The Blues' next port of call in February would be Bergen but it was the Norwegian champions Brann who were caught cold, beaten 2-0 on their own turf before a 6-1 thumping at Goodison. But perhaps Moyes’ men peaked too early.

After dispatching Everton in the round of 16, Fiorentina made their way past PSV Eindhoven before suffering a shock semi-final exit to a Rangers side, managed by Moyes’ Goodison Park predecessor Walter Smith. Smith was a well-respected figure among Blues having presided with great dignity over a difficult tenure at the club between 1998-2002 but he was never able to secure a top-half finish south of the border.

Back in his first spell in charge at Ibrox he had lured big name stars such as Brian Laudrup, Basile Boli and Paul Gascoigne to the club on lucrative contracts but with belts now tightened, his far from vintage team had Jean-Claude Darcheville leading the line up front and the former Everton favourite Davy Weir, by now 38 years of age, marshalling the defence.

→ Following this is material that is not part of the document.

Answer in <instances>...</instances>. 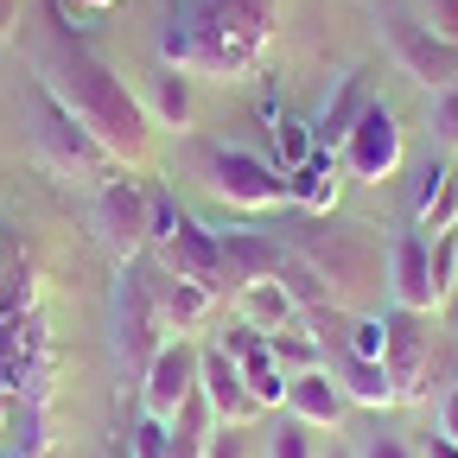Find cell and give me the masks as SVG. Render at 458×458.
<instances>
[{"label": "cell", "mask_w": 458, "mask_h": 458, "mask_svg": "<svg viewBox=\"0 0 458 458\" xmlns=\"http://www.w3.org/2000/svg\"><path fill=\"white\" fill-rule=\"evenodd\" d=\"M267 458H312V427L286 414V420L267 433Z\"/></svg>", "instance_id": "29"}, {"label": "cell", "mask_w": 458, "mask_h": 458, "mask_svg": "<svg viewBox=\"0 0 458 458\" xmlns=\"http://www.w3.org/2000/svg\"><path fill=\"white\" fill-rule=\"evenodd\" d=\"M128 445H134V458H165V445H172V420L140 414V420L128 427Z\"/></svg>", "instance_id": "28"}, {"label": "cell", "mask_w": 458, "mask_h": 458, "mask_svg": "<svg viewBox=\"0 0 458 458\" xmlns=\"http://www.w3.org/2000/svg\"><path fill=\"white\" fill-rule=\"evenodd\" d=\"M159 331H165V318H159L153 286H147L140 274H128V280H122V306H114V351H122L128 369L147 376V363L159 357V344H165Z\"/></svg>", "instance_id": "8"}, {"label": "cell", "mask_w": 458, "mask_h": 458, "mask_svg": "<svg viewBox=\"0 0 458 458\" xmlns=\"http://www.w3.org/2000/svg\"><path fill=\"white\" fill-rule=\"evenodd\" d=\"M13 20H20V0H0V45L13 38Z\"/></svg>", "instance_id": "36"}, {"label": "cell", "mask_w": 458, "mask_h": 458, "mask_svg": "<svg viewBox=\"0 0 458 458\" xmlns=\"http://www.w3.org/2000/svg\"><path fill=\"white\" fill-rule=\"evenodd\" d=\"M274 32H280L274 0H165L159 64L210 83H242L267 64Z\"/></svg>", "instance_id": "1"}, {"label": "cell", "mask_w": 458, "mask_h": 458, "mask_svg": "<svg viewBox=\"0 0 458 458\" xmlns=\"http://www.w3.org/2000/svg\"><path fill=\"white\" fill-rule=\"evenodd\" d=\"M236 300H242V325L261 331V337H274V331H286L300 318V300L286 293L280 280H249V286H236Z\"/></svg>", "instance_id": "17"}, {"label": "cell", "mask_w": 458, "mask_h": 458, "mask_svg": "<svg viewBox=\"0 0 458 458\" xmlns=\"http://www.w3.org/2000/svg\"><path fill=\"white\" fill-rule=\"evenodd\" d=\"M267 351H274L280 369H293V376H300V369H318V337H300V318L286 325V331H274Z\"/></svg>", "instance_id": "25"}, {"label": "cell", "mask_w": 458, "mask_h": 458, "mask_svg": "<svg viewBox=\"0 0 458 458\" xmlns=\"http://www.w3.org/2000/svg\"><path fill=\"white\" fill-rule=\"evenodd\" d=\"M433 458H458V445L452 439H433Z\"/></svg>", "instance_id": "37"}, {"label": "cell", "mask_w": 458, "mask_h": 458, "mask_svg": "<svg viewBox=\"0 0 458 458\" xmlns=\"http://www.w3.org/2000/svg\"><path fill=\"white\" fill-rule=\"evenodd\" d=\"M216 351L242 369V382H249V394L261 401V408H280V401H286V369L274 363V351H267V337H261V331L236 325V331H223V337H216Z\"/></svg>", "instance_id": "13"}, {"label": "cell", "mask_w": 458, "mask_h": 458, "mask_svg": "<svg viewBox=\"0 0 458 458\" xmlns=\"http://www.w3.org/2000/svg\"><path fill=\"white\" fill-rule=\"evenodd\" d=\"M357 458H414V445L394 439V433H369V439L357 445Z\"/></svg>", "instance_id": "33"}, {"label": "cell", "mask_w": 458, "mask_h": 458, "mask_svg": "<svg viewBox=\"0 0 458 458\" xmlns=\"http://www.w3.org/2000/svg\"><path fill=\"white\" fill-rule=\"evenodd\" d=\"M140 414H159V420H179L185 401H198V351L191 337H165L159 357L147 363V382H140Z\"/></svg>", "instance_id": "6"}, {"label": "cell", "mask_w": 458, "mask_h": 458, "mask_svg": "<svg viewBox=\"0 0 458 458\" xmlns=\"http://www.w3.org/2000/svg\"><path fill=\"white\" fill-rule=\"evenodd\" d=\"M216 249H223V274L236 280V286H249V280H274L280 261H286L274 242L249 236V229H229V236H216Z\"/></svg>", "instance_id": "18"}, {"label": "cell", "mask_w": 458, "mask_h": 458, "mask_svg": "<svg viewBox=\"0 0 458 458\" xmlns=\"http://www.w3.org/2000/svg\"><path fill=\"white\" fill-rule=\"evenodd\" d=\"M286 198H293L300 210H312V216H331V204H337V165L325 153H312L300 172H286Z\"/></svg>", "instance_id": "22"}, {"label": "cell", "mask_w": 458, "mask_h": 458, "mask_svg": "<svg viewBox=\"0 0 458 458\" xmlns=\"http://www.w3.org/2000/svg\"><path fill=\"white\" fill-rule=\"evenodd\" d=\"M382 318H351V331H344V357H363V363H382Z\"/></svg>", "instance_id": "31"}, {"label": "cell", "mask_w": 458, "mask_h": 458, "mask_svg": "<svg viewBox=\"0 0 458 458\" xmlns=\"http://www.w3.org/2000/svg\"><path fill=\"white\" fill-rule=\"evenodd\" d=\"M210 427H216V414L204 408V394H198V401H185V414L172 420V445H165V458H204Z\"/></svg>", "instance_id": "24"}, {"label": "cell", "mask_w": 458, "mask_h": 458, "mask_svg": "<svg viewBox=\"0 0 458 458\" xmlns=\"http://www.w3.org/2000/svg\"><path fill=\"white\" fill-rule=\"evenodd\" d=\"M198 394H204V408L216 414V427H249V420L261 414V401L249 394L242 369L229 363L216 344H210V351H198Z\"/></svg>", "instance_id": "12"}, {"label": "cell", "mask_w": 458, "mask_h": 458, "mask_svg": "<svg viewBox=\"0 0 458 458\" xmlns=\"http://www.w3.org/2000/svg\"><path fill=\"white\" fill-rule=\"evenodd\" d=\"M388 45H394L401 64H408L414 83H427V89H452L458 83V45L439 38V32H427L420 20H408L401 7H388Z\"/></svg>", "instance_id": "7"}, {"label": "cell", "mask_w": 458, "mask_h": 458, "mask_svg": "<svg viewBox=\"0 0 458 458\" xmlns=\"http://www.w3.org/2000/svg\"><path fill=\"white\" fill-rule=\"evenodd\" d=\"M331 458H357V445H351V452H331Z\"/></svg>", "instance_id": "38"}, {"label": "cell", "mask_w": 458, "mask_h": 458, "mask_svg": "<svg viewBox=\"0 0 458 458\" xmlns=\"http://www.w3.org/2000/svg\"><path fill=\"white\" fill-rule=\"evenodd\" d=\"M147 223H153V198L134 179H108L96 198V229L114 255H140L147 249Z\"/></svg>", "instance_id": "9"}, {"label": "cell", "mask_w": 458, "mask_h": 458, "mask_svg": "<svg viewBox=\"0 0 458 458\" xmlns=\"http://www.w3.org/2000/svg\"><path fill=\"white\" fill-rule=\"evenodd\" d=\"M439 439H452V445H458V394L439 408Z\"/></svg>", "instance_id": "35"}, {"label": "cell", "mask_w": 458, "mask_h": 458, "mask_svg": "<svg viewBox=\"0 0 458 458\" xmlns=\"http://www.w3.org/2000/svg\"><path fill=\"white\" fill-rule=\"evenodd\" d=\"M38 83L77 114V128H83L108 159H122V165H140V159H147V147H153V114H147V102H140L122 77L102 64V57H89L83 45H77V51H57V57H45V77H38Z\"/></svg>", "instance_id": "2"}, {"label": "cell", "mask_w": 458, "mask_h": 458, "mask_svg": "<svg viewBox=\"0 0 458 458\" xmlns=\"http://www.w3.org/2000/svg\"><path fill=\"white\" fill-rule=\"evenodd\" d=\"M427 261H433V286L452 293V286H458V229H445V236L427 242Z\"/></svg>", "instance_id": "30"}, {"label": "cell", "mask_w": 458, "mask_h": 458, "mask_svg": "<svg viewBox=\"0 0 458 458\" xmlns=\"http://www.w3.org/2000/svg\"><path fill=\"white\" fill-rule=\"evenodd\" d=\"M363 83L351 77V83H344V96H337V108L325 114V128H318V140H344V134H351V122H357V114H363Z\"/></svg>", "instance_id": "26"}, {"label": "cell", "mask_w": 458, "mask_h": 458, "mask_svg": "<svg viewBox=\"0 0 458 458\" xmlns=\"http://www.w3.org/2000/svg\"><path fill=\"white\" fill-rule=\"evenodd\" d=\"M388 293H394V306L401 312H439L445 306V293L433 286V261H427V236L414 229V236H394V249H388Z\"/></svg>", "instance_id": "11"}, {"label": "cell", "mask_w": 458, "mask_h": 458, "mask_svg": "<svg viewBox=\"0 0 458 458\" xmlns=\"http://www.w3.org/2000/svg\"><path fill=\"white\" fill-rule=\"evenodd\" d=\"M382 369L394 382V401H420L427 394V376H433V331L420 312H382Z\"/></svg>", "instance_id": "5"}, {"label": "cell", "mask_w": 458, "mask_h": 458, "mask_svg": "<svg viewBox=\"0 0 458 458\" xmlns=\"http://www.w3.org/2000/svg\"><path fill=\"white\" fill-rule=\"evenodd\" d=\"M337 388H344V401H357V408H394V382H388L382 363L344 357L337 363Z\"/></svg>", "instance_id": "23"}, {"label": "cell", "mask_w": 458, "mask_h": 458, "mask_svg": "<svg viewBox=\"0 0 458 458\" xmlns=\"http://www.w3.org/2000/svg\"><path fill=\"white\" fill-rule=\"evenodd\" d=\"M147 114H153V128H191V77L159 64L147 83Z\"/></svg>", "instance_id": "20"}, {"label": "cell", "mask_w": 458, "mask_h": 458, "mask_svg": "<svg viewBox=\"0 0 458 458\" xmlns=\"http://www.w3.org/2000/svg\"><path fill=\"white\" fill-rule=\"evenodd\" d=\"M452 325H458V318H452Z\"/></svg>", "instance_id": "40"}, {"label": "cell", "mask_w": 458, "mask_h": 458, "mask_svg": "<svg viewBox=\"0 0 458 458\" xmlns=\"http://www.w3.org/2000/svg\"><path fill=\"white\" fill-rule=\"evenodd\" d=\"M89 7H108V0H89Z\"/></svg>", "instance_id": "39"}, {"label": "cell", "mask_w": 458, "mask_h": 458, "mask_svg": "<svg viewBox=\"0 0 458 458\" xmlns=\"http://www.w3.org/2000/svg\"><path fill=\"white\" fill-rule=\"evenodd\" d=\"M300 261L331 286H363L369 280V249H363V229H331V249L325 242H300Z\"/></svg>", "instance_id": "15"}, {"label": "cell", "mask_w": 458, "mask_h": 458, "mask_svg": "<svg viewBox=\"0 0 458 458\" xmlns=\"http://www.w3.org/2000/svg\"><path fill=\"white\" fill-rule=\"evenodd\" d=\"M280 408L293 420H306V427H337L351 401H344L331 369H300V376H286V401H280Z\"/></svg>", "instance_id": "16"}, {"label": "cell", "mask_w": 458, "mask_h": 458, "mask_svg": "<svg viewBox=\"0 0 458 458\" xmlns=\"http://www.w3.org/2000/svg\"><path fill=\"white\" fill-rule=\"evenodd\" d=\"M445 229H458V179L452 165H427V185H420V236H445Z\"/></svg>", "instance_id": "21"}, {"label": "cell", "mask_w": 458, "mask_h": 458, "mask_svg": "<svg viewBox=\"0 0 458 458\" xmlns=\"http://www.w3.org/2000/svg\"><path fill=\"white\" fill-rule=\"evenodd\" d=\"M204 458H242V427H210Z\"/></svg>", "instance_id": "34"}, {"label": "cell", "mask_w": 458, "mask_h": 458, "mask_svg": "<svg viewBox=\"0 0 458 458\" xmlns=\"http://www.w3.org/2000/svg\"><path fill=\"white\" fill-rule=\"evenodd\" d=\"M433 134H439L445 147H458V83L433 96Z\"/></svg>", "instance_id": "32"}, {"label": "cell", "mask_w": 458, "mask_h": 458, "mask_svg": "<svg viewBox=\"0 0 458 458\" xmlns=\"http://www.w3.org/2000/svg\"><path fill=\"white\" fill-rule=\"evenodd\" d=\"M204 179L223 204H236V210H274L286 204V179H280V165H267L261 153L249 147H216L204 159Z\"/></svg>", "instance_id": "4"}, {"label": "cell", "mask_w": 458, "mask_h": 458, "mask_svg": "<svg viewBox=\"0 0 458 458\" xmlns=\"http://www.w3.org/2000/svg\"><path fill=\"white\" fill-rule=\"evenodd\" d=\"M159 249H165L172 280H198V286H216V293H223V249H216V236H210L204 223L179 216V229H172Z\"/></svg>", "instance_id": "14"}, {"label": "cell", "mask_w": 458, "mask_h": 458, "mask_svg": "<svg viewBox=\"0 0 458 458\" xmlns=\"http://www.w3.org/2000/svg\"><path fill=\"white\" fill-rule=\"evenodd\" d=\"M274 147H280V165H286V172H300V165L318 153V140H312L300 122H274Z\"/></svg>", "instance_id": "27"}, {"label": "cell", "mask_w": 458, "mask_h": 458, "mask_svg": "<svg viewBox=\"0 0 458 458\" xmlns=\"http://www.w3.org/2000/svg\"><path fill=\"white\" fill-rule=\"evenodd\" d=\"M401 153L408 147H401V122H394L388 102H363L351 134L337 140V159H344V172H351L357 185H388L401 172Z\"/></svg>", "instance_id": "3"}, {"label": "cell", "mask_w": 458, "mask_h": 458, "mask_svg": "<svg viewBox=\"0 0 458 458\" xmlns=\"http://www.w3.org/2000/svg\"><path fill=\"white\" fill-rule=\"evenodd\" d=\"M216 312V286H198V280H172L165 293H159V318L165 331H179V337H198Z\"/></svg>", "instance_id": "19"}, {"label": "cell", "mask_w": 458, "mask_h": 458, "mask_svg": "<svg viewBox=\"0 0 458 458\" xmlns=\"http://www.w3.org/2000/svg\"><path fill=\"white\" fill-rule=\"evenodd\" d=\"M32 134H38V147H45L57 165H64V172H102V165H108V153L77 128V114L57 102L45 83H38V128H32Z\"/></svg>", "instance_id": "10"}]
</instances>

To make matters worse for the Blues, the final, where Zenit defeated Rangers 2-0, was played just 35 miles from Goodison Park at Manchester City’s Etihad Stadium. It’s far from being a fanciful claim that Everton could have contended for the trophy given that the likes of Middlesbrough, who have only ever won a solitary League Cup, got to the final two years before while Fulham, who have never lifted a major trophy, made it two years later.

Like in 1985 when the Blues were denied a crack at the European Cup after triumphs for English clubs in seven of the previous nine seasons, this was a great wasted opportunity for them in continental competition. But on this occasion they had nobody to blame but themselves.